Besson re-joined the Milwaukee Bucks for the 2023 NBA Summer League.

===FMP (2023–2024)===
On 30 September 2023, Besson signed a two-year deal with FMP of the Basketball League of Serbia and the Adriatic League. However, on 11 February 2024, he parted ways with the club.
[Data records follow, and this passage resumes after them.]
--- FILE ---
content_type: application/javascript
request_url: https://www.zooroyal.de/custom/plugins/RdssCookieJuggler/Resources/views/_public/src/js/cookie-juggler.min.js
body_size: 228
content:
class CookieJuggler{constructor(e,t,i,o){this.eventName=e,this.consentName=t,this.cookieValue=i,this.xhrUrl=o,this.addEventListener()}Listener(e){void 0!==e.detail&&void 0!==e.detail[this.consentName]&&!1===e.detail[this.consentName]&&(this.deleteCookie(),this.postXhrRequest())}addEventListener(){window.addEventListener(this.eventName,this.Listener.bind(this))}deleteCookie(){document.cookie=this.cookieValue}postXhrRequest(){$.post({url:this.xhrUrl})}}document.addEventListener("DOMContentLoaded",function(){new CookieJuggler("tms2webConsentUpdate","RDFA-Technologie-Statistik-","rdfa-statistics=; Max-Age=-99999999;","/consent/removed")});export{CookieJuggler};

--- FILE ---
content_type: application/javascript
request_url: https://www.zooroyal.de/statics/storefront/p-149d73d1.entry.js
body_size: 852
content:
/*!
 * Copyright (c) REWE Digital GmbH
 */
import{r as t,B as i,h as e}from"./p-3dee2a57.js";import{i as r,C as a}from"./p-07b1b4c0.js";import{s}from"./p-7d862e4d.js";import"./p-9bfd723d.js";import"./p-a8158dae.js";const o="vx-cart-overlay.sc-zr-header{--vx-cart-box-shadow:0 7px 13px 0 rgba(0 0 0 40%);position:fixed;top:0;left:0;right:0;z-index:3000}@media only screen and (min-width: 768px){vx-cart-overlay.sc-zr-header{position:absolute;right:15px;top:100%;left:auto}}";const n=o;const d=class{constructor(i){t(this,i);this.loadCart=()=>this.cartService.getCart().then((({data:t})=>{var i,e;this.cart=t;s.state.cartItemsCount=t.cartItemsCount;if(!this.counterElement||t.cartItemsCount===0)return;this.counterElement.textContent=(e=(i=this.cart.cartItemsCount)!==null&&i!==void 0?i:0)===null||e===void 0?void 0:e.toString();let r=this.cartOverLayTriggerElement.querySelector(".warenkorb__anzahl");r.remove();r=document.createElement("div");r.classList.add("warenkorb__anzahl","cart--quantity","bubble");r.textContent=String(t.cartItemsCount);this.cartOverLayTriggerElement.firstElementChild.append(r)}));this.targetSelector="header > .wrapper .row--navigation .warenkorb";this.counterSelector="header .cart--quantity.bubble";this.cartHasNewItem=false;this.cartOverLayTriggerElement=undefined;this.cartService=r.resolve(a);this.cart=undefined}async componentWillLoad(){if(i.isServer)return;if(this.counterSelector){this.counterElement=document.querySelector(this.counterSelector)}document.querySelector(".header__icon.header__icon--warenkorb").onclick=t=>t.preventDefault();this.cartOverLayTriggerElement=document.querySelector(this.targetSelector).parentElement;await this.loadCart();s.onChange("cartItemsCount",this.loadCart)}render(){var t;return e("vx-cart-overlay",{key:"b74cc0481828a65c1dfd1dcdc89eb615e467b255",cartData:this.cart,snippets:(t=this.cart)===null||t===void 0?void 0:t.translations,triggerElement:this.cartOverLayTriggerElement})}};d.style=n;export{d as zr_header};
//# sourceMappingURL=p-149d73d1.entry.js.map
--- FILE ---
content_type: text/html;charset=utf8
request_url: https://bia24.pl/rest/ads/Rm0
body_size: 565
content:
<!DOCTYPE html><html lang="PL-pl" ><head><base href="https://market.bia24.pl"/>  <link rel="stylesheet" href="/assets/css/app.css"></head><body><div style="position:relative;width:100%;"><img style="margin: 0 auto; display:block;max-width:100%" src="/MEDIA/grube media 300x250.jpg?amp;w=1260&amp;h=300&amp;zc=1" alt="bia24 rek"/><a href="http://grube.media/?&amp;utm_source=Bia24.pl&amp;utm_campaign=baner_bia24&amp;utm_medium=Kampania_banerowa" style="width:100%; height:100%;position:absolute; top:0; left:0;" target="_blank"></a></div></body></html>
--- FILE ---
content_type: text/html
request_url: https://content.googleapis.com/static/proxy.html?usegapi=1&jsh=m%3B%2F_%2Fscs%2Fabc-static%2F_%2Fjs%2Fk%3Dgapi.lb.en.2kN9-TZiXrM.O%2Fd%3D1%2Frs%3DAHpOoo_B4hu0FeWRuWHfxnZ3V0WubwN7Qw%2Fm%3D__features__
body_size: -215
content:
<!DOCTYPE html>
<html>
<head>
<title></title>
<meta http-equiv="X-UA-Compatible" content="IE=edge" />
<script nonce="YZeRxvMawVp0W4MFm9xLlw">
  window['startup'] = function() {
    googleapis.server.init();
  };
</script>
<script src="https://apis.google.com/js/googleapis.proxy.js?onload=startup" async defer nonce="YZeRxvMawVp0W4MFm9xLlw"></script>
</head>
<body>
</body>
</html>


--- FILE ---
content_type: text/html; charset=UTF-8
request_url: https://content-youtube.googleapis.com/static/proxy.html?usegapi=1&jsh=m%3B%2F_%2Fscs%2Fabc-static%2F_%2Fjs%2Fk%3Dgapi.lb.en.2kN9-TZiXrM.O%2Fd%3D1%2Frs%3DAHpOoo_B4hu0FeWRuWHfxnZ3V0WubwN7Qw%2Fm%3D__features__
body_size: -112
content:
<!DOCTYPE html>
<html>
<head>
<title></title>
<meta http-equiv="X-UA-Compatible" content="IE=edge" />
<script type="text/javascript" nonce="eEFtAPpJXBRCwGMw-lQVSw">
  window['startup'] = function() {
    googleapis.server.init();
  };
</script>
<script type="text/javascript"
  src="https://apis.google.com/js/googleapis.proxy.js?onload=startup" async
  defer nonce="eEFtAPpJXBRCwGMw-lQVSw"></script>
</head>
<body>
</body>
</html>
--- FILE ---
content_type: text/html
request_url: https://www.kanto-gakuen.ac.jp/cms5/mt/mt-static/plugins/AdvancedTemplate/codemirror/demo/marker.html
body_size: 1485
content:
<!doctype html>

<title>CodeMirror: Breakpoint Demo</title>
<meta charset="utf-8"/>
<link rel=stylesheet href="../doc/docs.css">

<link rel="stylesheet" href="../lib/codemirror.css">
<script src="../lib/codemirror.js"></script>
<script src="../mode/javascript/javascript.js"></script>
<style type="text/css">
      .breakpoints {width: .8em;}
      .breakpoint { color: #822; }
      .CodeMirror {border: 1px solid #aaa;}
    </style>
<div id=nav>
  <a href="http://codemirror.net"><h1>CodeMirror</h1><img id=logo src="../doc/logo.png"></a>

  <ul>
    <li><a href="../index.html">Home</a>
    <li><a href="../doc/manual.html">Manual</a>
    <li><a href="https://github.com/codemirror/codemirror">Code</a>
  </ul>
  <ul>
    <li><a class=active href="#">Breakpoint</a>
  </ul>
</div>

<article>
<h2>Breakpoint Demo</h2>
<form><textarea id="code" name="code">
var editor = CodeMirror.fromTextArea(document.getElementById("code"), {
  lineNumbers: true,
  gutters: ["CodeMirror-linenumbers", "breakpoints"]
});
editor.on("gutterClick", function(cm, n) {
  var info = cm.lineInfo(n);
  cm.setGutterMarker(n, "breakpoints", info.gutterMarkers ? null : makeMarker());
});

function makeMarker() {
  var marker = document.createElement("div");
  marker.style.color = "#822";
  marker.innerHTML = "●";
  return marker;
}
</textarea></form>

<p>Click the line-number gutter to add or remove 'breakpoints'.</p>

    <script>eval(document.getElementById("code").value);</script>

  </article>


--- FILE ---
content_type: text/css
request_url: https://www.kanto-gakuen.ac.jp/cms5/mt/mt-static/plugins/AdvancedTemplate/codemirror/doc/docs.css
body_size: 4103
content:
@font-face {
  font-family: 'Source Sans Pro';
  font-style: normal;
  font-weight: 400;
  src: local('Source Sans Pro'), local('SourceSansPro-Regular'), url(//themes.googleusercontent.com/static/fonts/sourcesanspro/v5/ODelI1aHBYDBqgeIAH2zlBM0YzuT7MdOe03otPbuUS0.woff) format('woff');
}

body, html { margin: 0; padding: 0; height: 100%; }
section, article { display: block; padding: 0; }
===Openjobmetis Varese (2024)===
On 26 February 2024, Besson signed with Openjobmetis Varese of the Lega Basket Serie A.

===Manisa Basket (2024–2025)===
On 4 September 2024, Besson signed with Manisa Basket of the Basketbol Süper Ligi (BSL). He averaged 16.6 points, 3.6 rebounds, and 2.9 assists in 29 games in the BSL during the 2024–25 season; and 17.2 points, 4.1 rebounds, 3.2 assists, and 1.4 steals in 14 games in the Basketball Champions League (BCL).

===Tofaş (2025–2026)===
On 15 July 2025, Besson signed with Tofaş of the BSL, returning to the league for a second stint.

===ASVEL (2026–present)===
On 22 August 2026, Besson signed with LDLC ASVEL of the French LNB Élite and the EuroLeague.

===NBA draft rights and Summer League===
Besson was selected with the 58th overall pick in the 2022 NBA draft by the Indiana Pacers. His draft rights were then immediately traded to the Milwaukee Bucks. He joined the Bucks for the 2022 NBA Summer League.

On 6 February 2025, Besson's draft rights were traded to the New York Knicks in a multi-team trade.

==National team career==
In June 2021, Besson was called up to the French Under 20 national team ahead of the FIBA U20 European Challengers. He ultimately did not play with the final team.

==Personal life==
Besson's father, uncle, and grandfather have all played and coached professional basketball. He has a sister named Jade.